There is not one big man that anyone can come up with in todays NBA
that can carry a franchise. Does Yoa do it or KG. Big men do not carry
franchises and only Shaq came close but even he didn't get it done
until Kobe.

I am not a JO apologist at all but the straw that stirs the drink always
comes from the guard position. To me there are only 2 exceptions in the league Lebron and possibly Kobe.

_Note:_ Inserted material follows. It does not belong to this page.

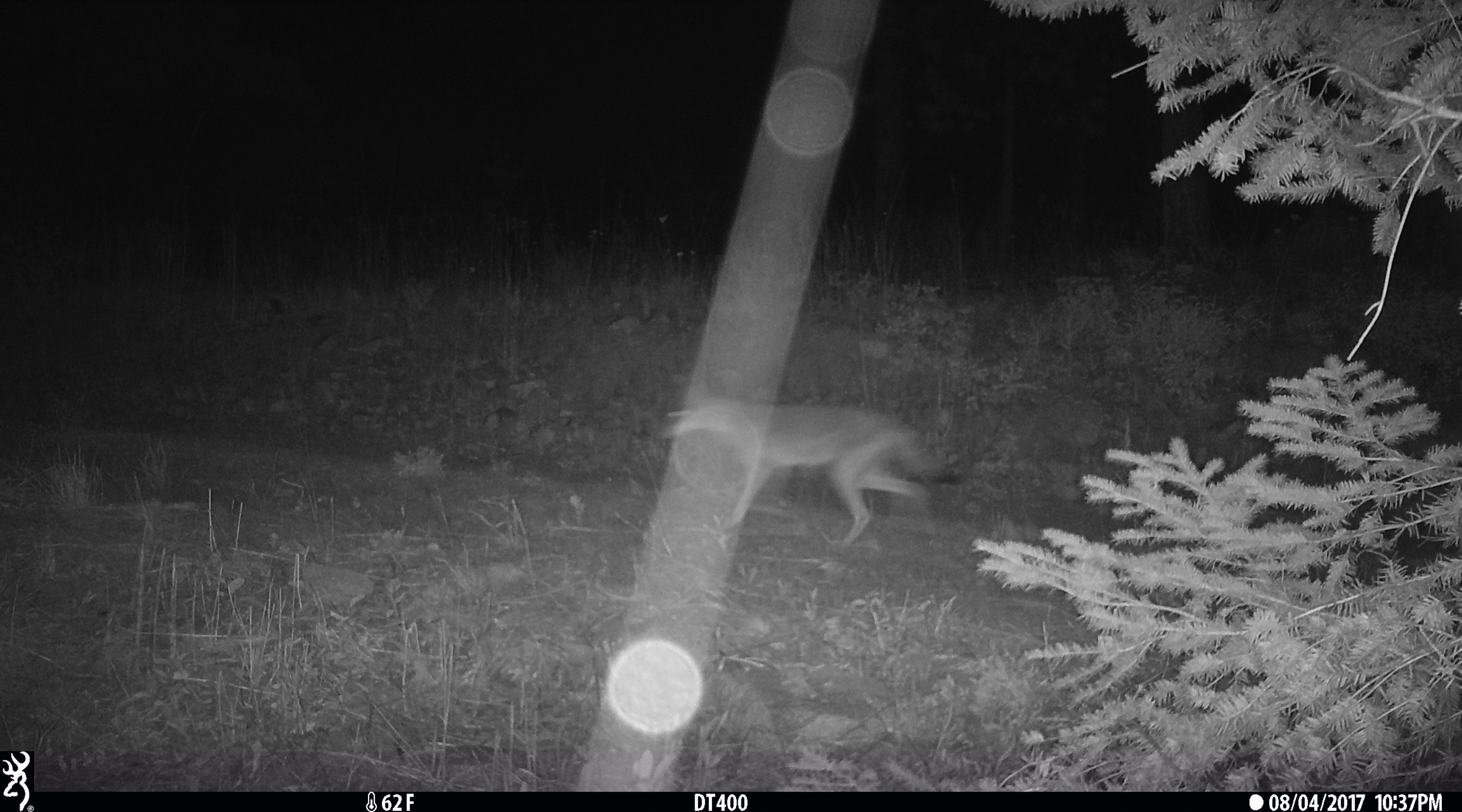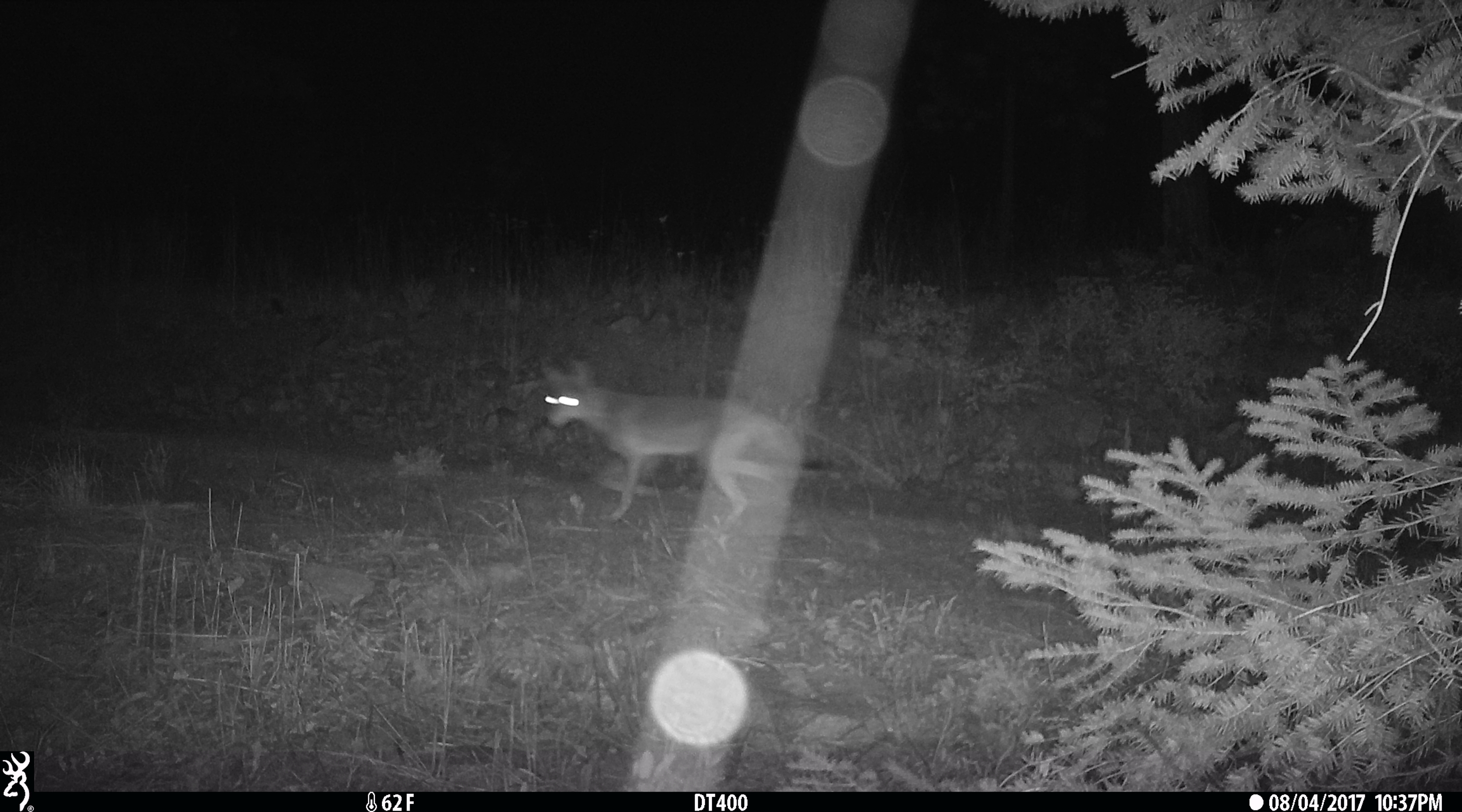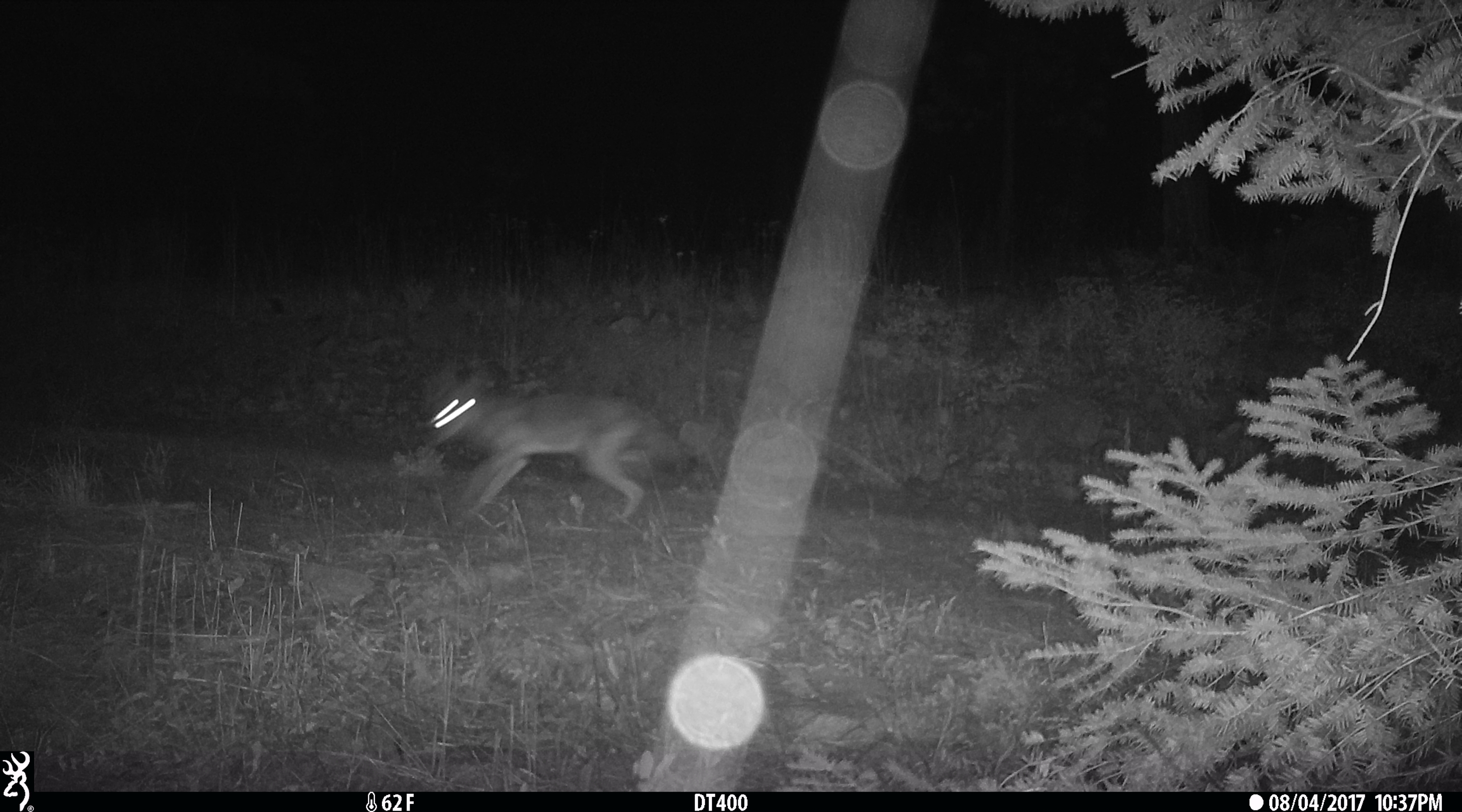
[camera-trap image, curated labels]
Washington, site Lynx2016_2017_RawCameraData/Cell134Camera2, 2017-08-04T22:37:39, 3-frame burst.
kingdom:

The Pacers need relability in dishing the ball and outside scoring.
Normally an offense that involvles everyone is what makes a team
great not one player alone.

brichard
05-18-2006, 01:36 PM
Beast, not to put the pressure on you, but you've been writing some kick *** posts.:tip:

:iagree:

indytoad
05-18-2006, 02:22 PM
There is not one big man that anyone can come up with in todays NBA
that can carry a franchise. Does Yoa do it or KG. Big men do not carry
franchises and only Shaq came close but even he didn't get it done
until Kobe.

Duncan?

And since I don't have anything else to add: injuries.

IndyToad
Ain't no one keepin score

ChicagoJ
05-18-2006, 02:31 PM
If Duncan played with AJ/ SJax/ Peja/ Foster, I think we'd all be griping that he wasn't earning his contract as a franchise player, either.

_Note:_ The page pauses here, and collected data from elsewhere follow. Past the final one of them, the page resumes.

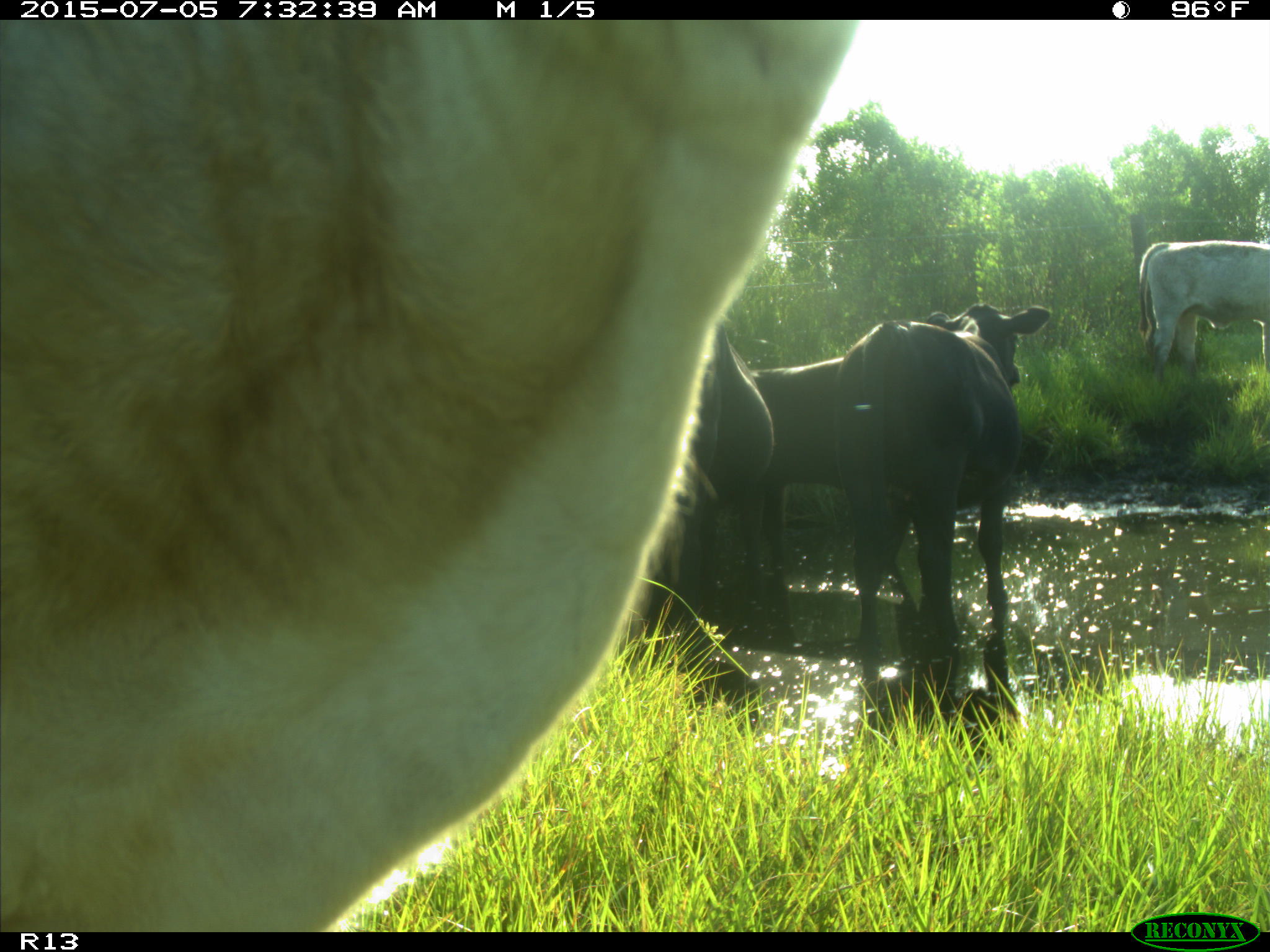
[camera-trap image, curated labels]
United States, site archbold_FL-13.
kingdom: Animalia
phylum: Chordata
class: Mammalia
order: Artiodactyla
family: Bovidae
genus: Bos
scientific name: Bos taurus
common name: domestic cow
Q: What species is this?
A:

He's a post player, and by definition the post player needs critical help from their surrounding cast, even if said post player is the best player on the team.

CableKC
05-18-2006, 07:20 PM
I would like to add that IMHO, I feel that JONeal has become more gun-shy when it comes to playing and scoring inside the paint. Despite being labeled a Low-Post player........unless the game or Playoff series is on the line.....I have seen JONeal settle for more of his mid-range jumpers and strayed further away from the paint rather then take his game inside where he is more likely to get banged up.

Brian
05-18-2006, 07:59 PM
Its not just players that JO played with in POR that dominate him.Its whomever he is friends with in the league.Him and Kwame Brown are good friends,and Kwame always burns JO.

MagicRat
05-19-2006, 09:42 AM
As long as he looks good, who cares if he makes other players look good?.....

http://www.indystar.com/apps/pbcs.dll/article?AID=/20060518/SPORTS/605180393/-1/ARCHIVE

Style: The NBA's right look . . .

All of Jermaine O'Neal's new suits paid off for him, according to GQ magazine.

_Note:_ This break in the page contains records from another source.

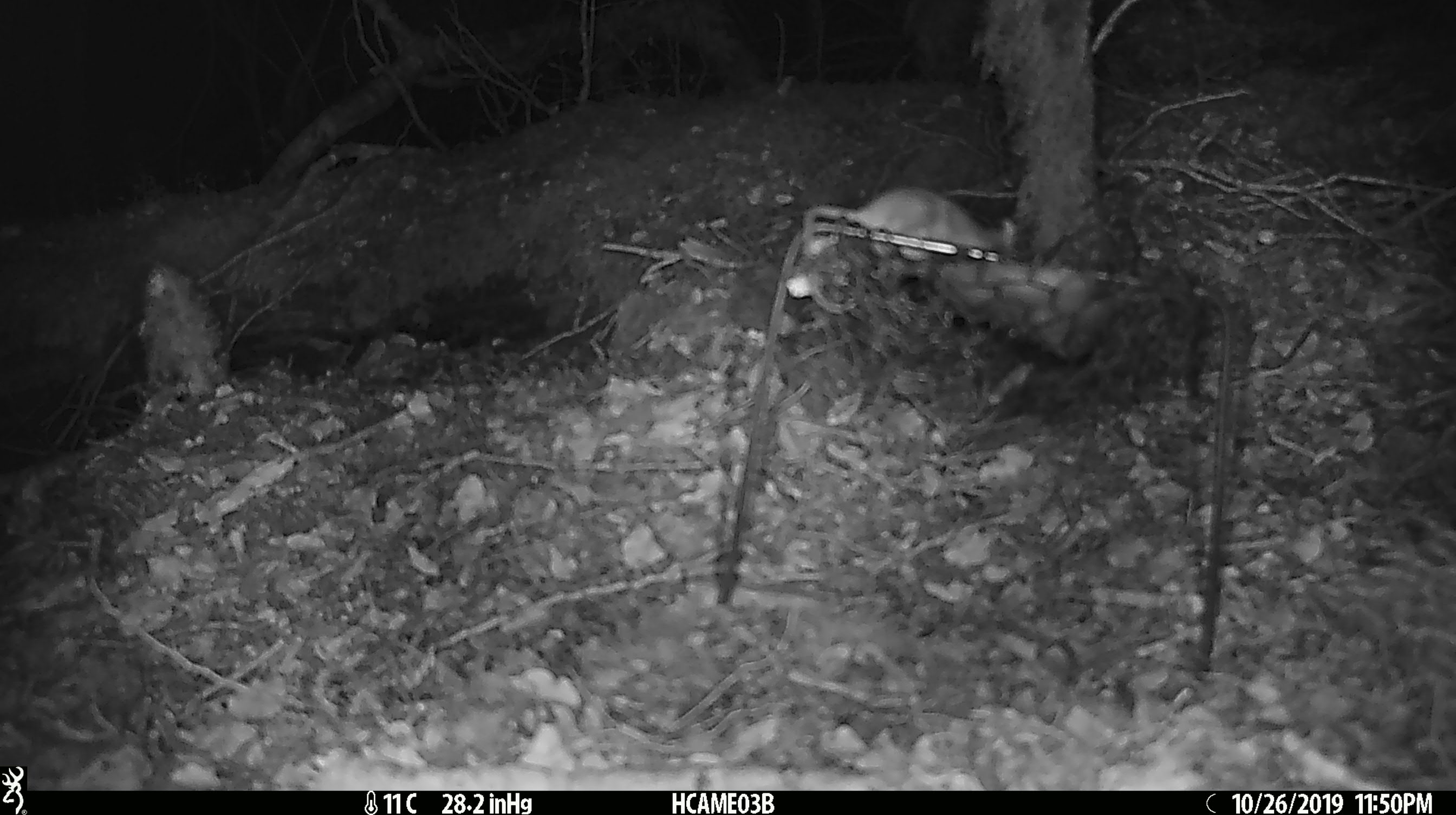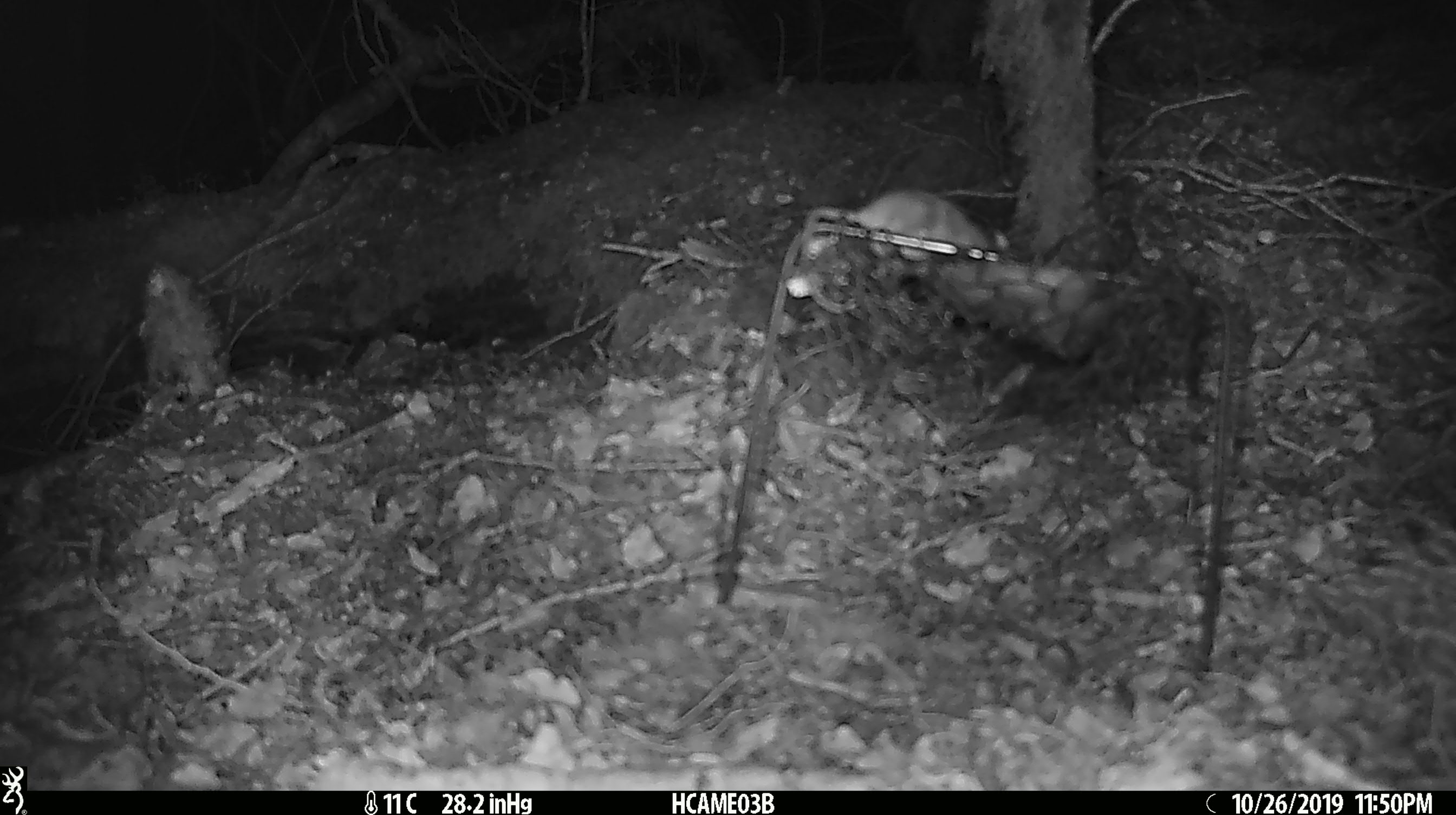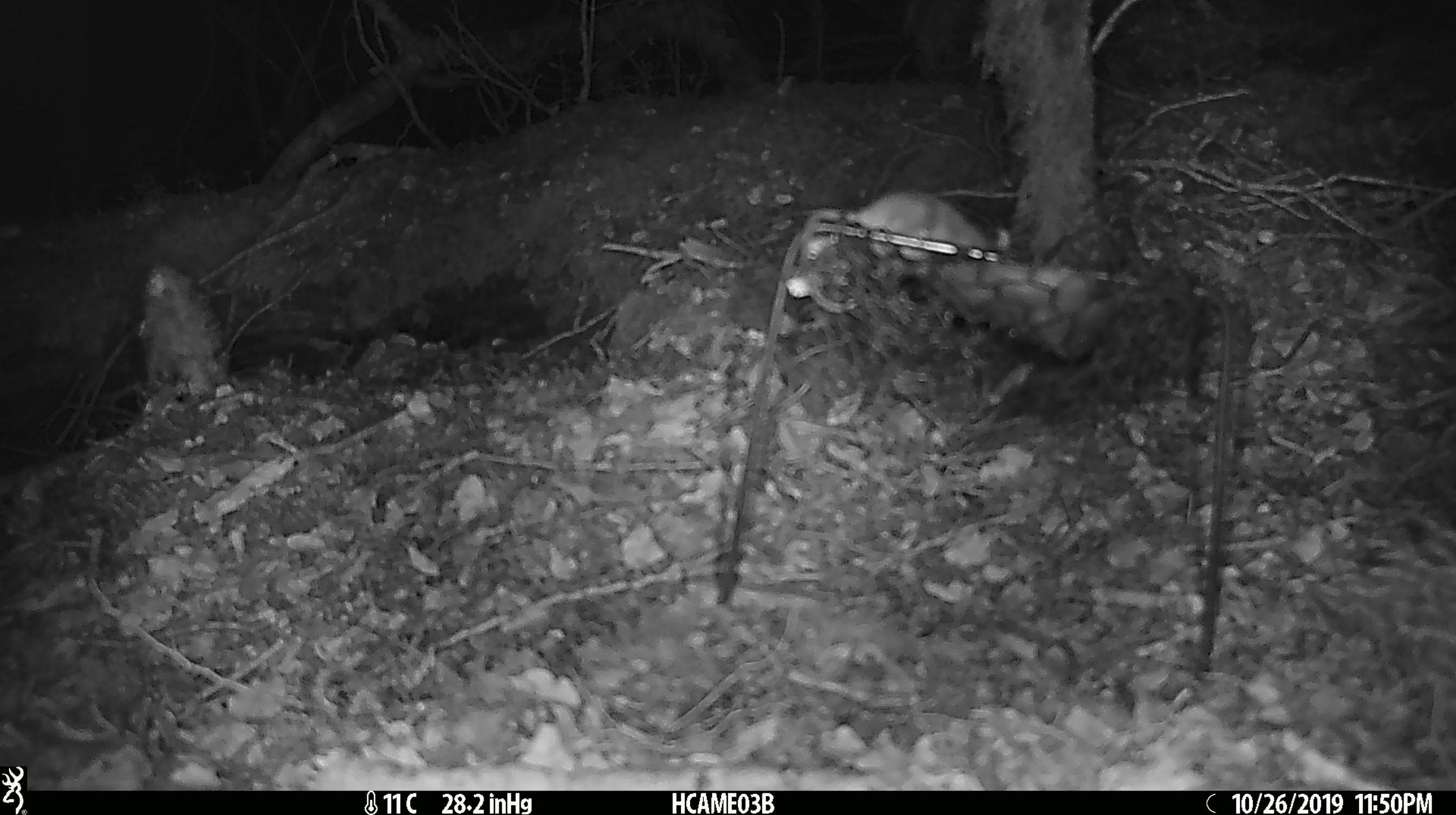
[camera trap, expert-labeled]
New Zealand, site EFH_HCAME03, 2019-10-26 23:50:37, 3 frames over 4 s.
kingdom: Animalia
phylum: Chordata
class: Mammalia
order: Rodentia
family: Muridae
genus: Mus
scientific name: Mus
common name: mouse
Mouse (Mus).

The Indiana Pacers forward was one of 11 players the magazine talked about in its May issue in which they used the words "wack to the shiznit" when breaking down some of the league's top players in their business casual attire.

"The Pacers' main man seems to have a real tailor," the article said of O'Neal. "His clothes, including his shirts, are properly cut for his body. . . . Jermaine likes trendy urban styles, such as the zoot-cut long coat."

O'Neal, who has long worn designer suits, prepared for the new dress code the league implemented this season by ordering more suits at the start of the season.

Other players discussed included Allen Iverson, Kobe Bryant, Kevin Garnett, LeBron James and Steve Nash.